▸ Exercise requirements: Reproduce nothing but the closing run of lines: the line with "If we look at" and each line that follows it to the end of the data.

:::::

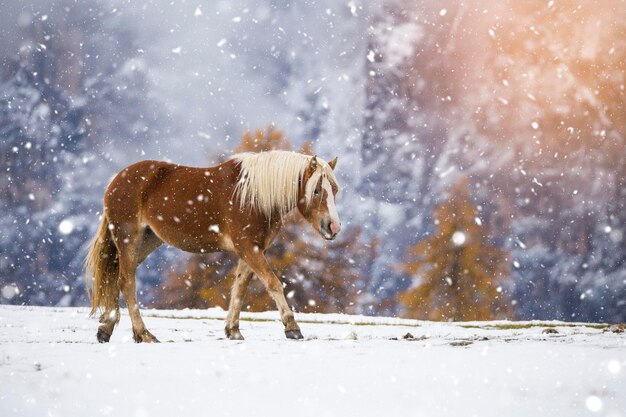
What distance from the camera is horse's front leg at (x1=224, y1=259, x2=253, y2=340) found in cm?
624

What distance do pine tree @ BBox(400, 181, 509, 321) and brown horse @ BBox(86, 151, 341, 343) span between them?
17.3 metres

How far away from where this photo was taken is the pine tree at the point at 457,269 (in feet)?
76.0

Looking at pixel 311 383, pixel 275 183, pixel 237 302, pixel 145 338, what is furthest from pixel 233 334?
pixel 311 383

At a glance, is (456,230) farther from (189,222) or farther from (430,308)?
(189,222)

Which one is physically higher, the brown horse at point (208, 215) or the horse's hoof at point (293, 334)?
the brown horse at point (208, 215)

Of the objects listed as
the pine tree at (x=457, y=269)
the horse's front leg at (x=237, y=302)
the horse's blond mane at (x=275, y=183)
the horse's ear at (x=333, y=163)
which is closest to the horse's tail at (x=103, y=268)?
the horse's front leg at (x=237, y=302)

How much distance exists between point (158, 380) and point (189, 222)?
3291mm

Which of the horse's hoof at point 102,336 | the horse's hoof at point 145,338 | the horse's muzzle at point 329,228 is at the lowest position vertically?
the horse's hoof at point 102,336

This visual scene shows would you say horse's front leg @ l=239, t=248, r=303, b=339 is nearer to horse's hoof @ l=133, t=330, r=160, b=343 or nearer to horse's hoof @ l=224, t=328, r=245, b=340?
horse's hoof @ l=224, t=328, r=245, b=340

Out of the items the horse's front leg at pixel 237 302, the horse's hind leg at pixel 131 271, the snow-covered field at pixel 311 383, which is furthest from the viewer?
the horse's front leg at pixel 237 302

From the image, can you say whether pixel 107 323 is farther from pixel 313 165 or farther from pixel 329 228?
pixel 313 165

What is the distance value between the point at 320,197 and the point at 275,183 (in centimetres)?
50

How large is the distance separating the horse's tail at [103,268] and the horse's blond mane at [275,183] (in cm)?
175

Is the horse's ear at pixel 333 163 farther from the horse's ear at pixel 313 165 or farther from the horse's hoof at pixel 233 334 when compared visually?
the horse's hoof at pixel 233 334
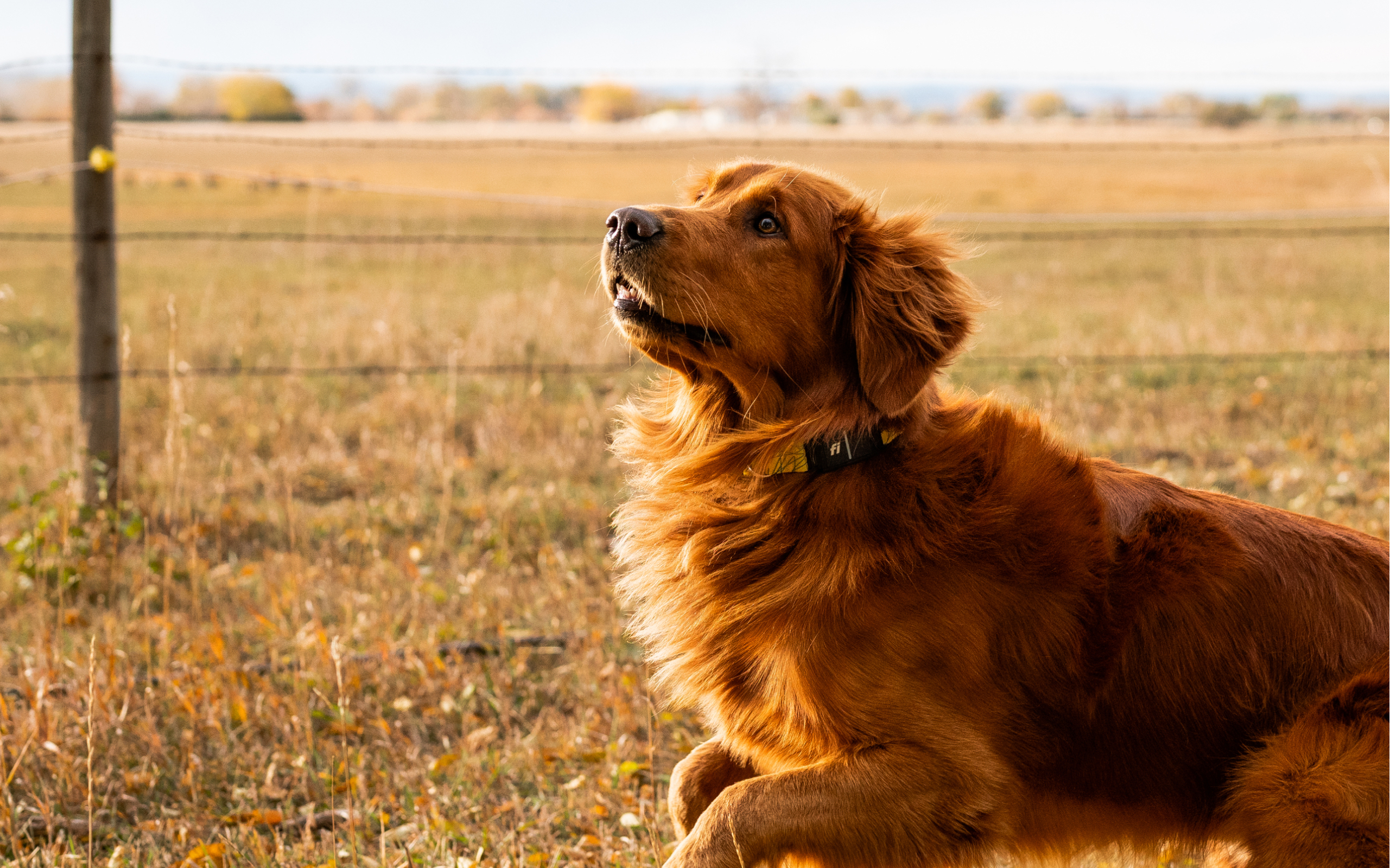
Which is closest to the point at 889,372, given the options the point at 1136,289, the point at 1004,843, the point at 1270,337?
the point at 1004,843

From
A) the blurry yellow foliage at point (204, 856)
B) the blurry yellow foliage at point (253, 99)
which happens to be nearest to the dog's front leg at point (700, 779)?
the blurry yellow foliage at point (204, 856)

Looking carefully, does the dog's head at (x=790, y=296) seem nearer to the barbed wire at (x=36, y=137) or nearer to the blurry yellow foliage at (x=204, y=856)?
the blurry yellow foliage at (x=204, y=856)

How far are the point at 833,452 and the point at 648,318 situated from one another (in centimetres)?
52

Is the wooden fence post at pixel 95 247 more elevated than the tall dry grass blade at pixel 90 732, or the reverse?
the wooden fence post at pixel 95 247

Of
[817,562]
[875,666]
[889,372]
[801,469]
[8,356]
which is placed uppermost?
[889,372]

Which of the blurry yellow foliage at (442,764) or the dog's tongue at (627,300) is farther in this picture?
the blurry yellow foliage at (442,764)

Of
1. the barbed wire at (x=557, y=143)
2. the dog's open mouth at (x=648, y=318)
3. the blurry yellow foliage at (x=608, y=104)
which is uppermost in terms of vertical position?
the blurry yellow foliage at (x=608, y=104)

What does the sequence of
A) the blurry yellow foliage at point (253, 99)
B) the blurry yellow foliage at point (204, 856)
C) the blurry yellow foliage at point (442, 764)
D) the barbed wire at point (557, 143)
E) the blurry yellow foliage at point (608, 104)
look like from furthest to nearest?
the blurry yellow foliage at point (608, 104)
the blurry yellow foliage at point (253, 99)
the barbed wire at point (557, 143)
the blurry yellow foliage at point (442, 764)
the blurry yellow foliage at point (204, 856)

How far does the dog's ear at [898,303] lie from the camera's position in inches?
102

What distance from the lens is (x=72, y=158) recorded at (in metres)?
5.00

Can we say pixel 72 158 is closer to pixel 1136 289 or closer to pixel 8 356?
pixel 8 356

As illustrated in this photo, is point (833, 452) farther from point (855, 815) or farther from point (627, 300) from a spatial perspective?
point (855, 815)

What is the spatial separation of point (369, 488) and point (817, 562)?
149 inches

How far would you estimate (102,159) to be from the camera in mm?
4750
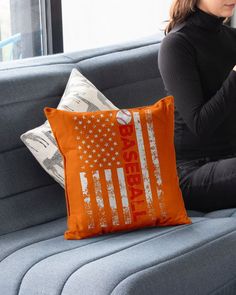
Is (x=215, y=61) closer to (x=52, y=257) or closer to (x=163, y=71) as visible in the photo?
(x=163, y=71)

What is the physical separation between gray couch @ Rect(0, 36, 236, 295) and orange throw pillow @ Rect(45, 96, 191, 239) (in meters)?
0.05

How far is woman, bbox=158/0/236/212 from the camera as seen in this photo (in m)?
2.46

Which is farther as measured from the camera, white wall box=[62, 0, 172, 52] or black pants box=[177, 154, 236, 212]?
white wall box=[62, 0, 172, 52]

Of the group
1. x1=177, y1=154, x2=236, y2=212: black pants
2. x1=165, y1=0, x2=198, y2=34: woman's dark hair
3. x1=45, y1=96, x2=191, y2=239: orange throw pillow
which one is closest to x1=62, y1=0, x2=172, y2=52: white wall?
x1=165, y1=0, x2=198, y2=34: woman's dark hair

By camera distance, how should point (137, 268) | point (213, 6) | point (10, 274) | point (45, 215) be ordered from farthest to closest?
1. point (213, 6)
2. point (45, 215)
3. point (10, 274)
4. point (137, 268)

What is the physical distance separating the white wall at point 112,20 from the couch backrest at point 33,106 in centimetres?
109

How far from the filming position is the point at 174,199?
2266mm

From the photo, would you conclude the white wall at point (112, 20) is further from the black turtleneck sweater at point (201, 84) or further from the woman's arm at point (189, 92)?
the woman's arm at point (189, 92)

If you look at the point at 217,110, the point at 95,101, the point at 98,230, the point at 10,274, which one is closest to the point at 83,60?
the point at 95,101

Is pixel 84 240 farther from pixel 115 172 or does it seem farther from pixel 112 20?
pixel 112 20

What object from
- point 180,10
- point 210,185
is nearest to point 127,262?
point 210,185

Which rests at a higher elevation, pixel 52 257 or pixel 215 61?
pixel 215 61

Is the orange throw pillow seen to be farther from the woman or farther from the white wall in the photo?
the white wall

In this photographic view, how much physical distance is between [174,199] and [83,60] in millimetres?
702
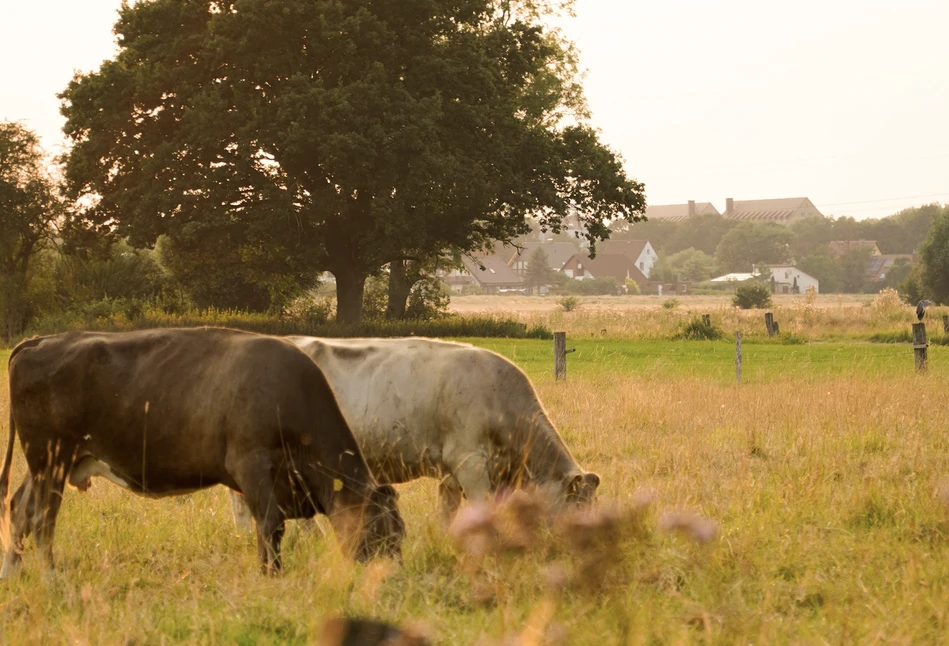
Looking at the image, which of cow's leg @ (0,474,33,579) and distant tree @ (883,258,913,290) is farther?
distant tree @ (883,258,913,290)

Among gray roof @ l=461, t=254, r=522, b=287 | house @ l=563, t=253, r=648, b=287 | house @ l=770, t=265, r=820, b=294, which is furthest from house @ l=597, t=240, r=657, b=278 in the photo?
house @ l=770, t=265, r=820, b=294

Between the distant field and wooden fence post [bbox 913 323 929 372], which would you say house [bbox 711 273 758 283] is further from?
wooden fence post [bbox 913 323 929 372]

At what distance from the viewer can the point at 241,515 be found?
782 cm

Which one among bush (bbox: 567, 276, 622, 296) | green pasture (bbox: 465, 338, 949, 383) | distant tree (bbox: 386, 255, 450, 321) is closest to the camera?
green pasture (bbox: 465, 338, 949, 383)

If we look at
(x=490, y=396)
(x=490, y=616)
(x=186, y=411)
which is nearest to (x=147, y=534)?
(x=186, y=411)

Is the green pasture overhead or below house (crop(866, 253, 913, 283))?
below

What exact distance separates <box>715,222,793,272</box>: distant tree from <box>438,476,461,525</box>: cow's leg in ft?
499

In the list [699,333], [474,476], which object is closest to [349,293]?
[699,333]

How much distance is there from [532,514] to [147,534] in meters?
3.74

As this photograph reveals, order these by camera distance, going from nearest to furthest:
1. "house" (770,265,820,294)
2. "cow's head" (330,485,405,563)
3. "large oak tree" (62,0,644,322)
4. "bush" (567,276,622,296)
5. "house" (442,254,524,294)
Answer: "cow's head" (330,485,405,563), "large oak tree" (62,0,644,322), "bush" (567,276,622,296), "house" (770,265,820,294), "house" (442,254,524,294)

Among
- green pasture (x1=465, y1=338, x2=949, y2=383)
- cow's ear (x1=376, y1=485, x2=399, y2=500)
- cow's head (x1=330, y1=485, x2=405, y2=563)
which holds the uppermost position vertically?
cow's ear (x1=376, y1=485, x2=399, y2=500)

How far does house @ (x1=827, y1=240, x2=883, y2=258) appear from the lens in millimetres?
146500

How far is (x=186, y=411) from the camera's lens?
6.52 m

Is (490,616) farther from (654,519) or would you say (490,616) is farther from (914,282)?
(914,282)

:::::

▸ Result:
If we look at
(x=490, y=396)
(x=490, y=616)
(x=186, y=411)
which is nearest to (x=147, y=534)?
(x=186, y=411)

Is the green pasture overhead or below house (crop(866, 253, 913, 283))?
below

What exact distance separates <box>715,222,793,272</box>: distant tree from <box>438,476,461,525</box>: cow's leg in ft?
499

In the list [699,333], [474,476], which object is closest to [349,293]?
[699,333]

How much distance is there from [532,514] to [147,534] in meters?
3.74

As this photograph reveals, order these by camera distance, going from nearest to furthest:
1. "house" (770,265,820,294)
2. "cow's head" (330,485,405,563)
3. "large oak tree" (62,0,644,322)
4. "bush" (567,276,622,296)
5. "house" (442,254,524,294)
Answer: "cow's head" (330,485,405,563), "large oak tree" (62,0,644,322), "bush" (567,276,622,296), "house" (770,265,820,294), "house" (442,254,524,294)

Among
- green pasture (x1=465, y1=338, x2=949, y2=383)
- cow's ear (x1=376, y1=485, x2=399, y2=500)
- cow's head (x1=330, y1=485, x2=405, y2=563)
which holds the uppermost position vertically?
cow's ear (x1=376, y1=485, x2=399, y2=500)

How far does house @ (x1=827, y1=240, x2=883, y2=258) appear from the lens in millimetres?
146500

How far is (x=186, y=411) from the camera's lens?
6.52 m

Is (490,616) farther from (654,519) or would you say (490,616) is farther from (914,282)?
(914,282)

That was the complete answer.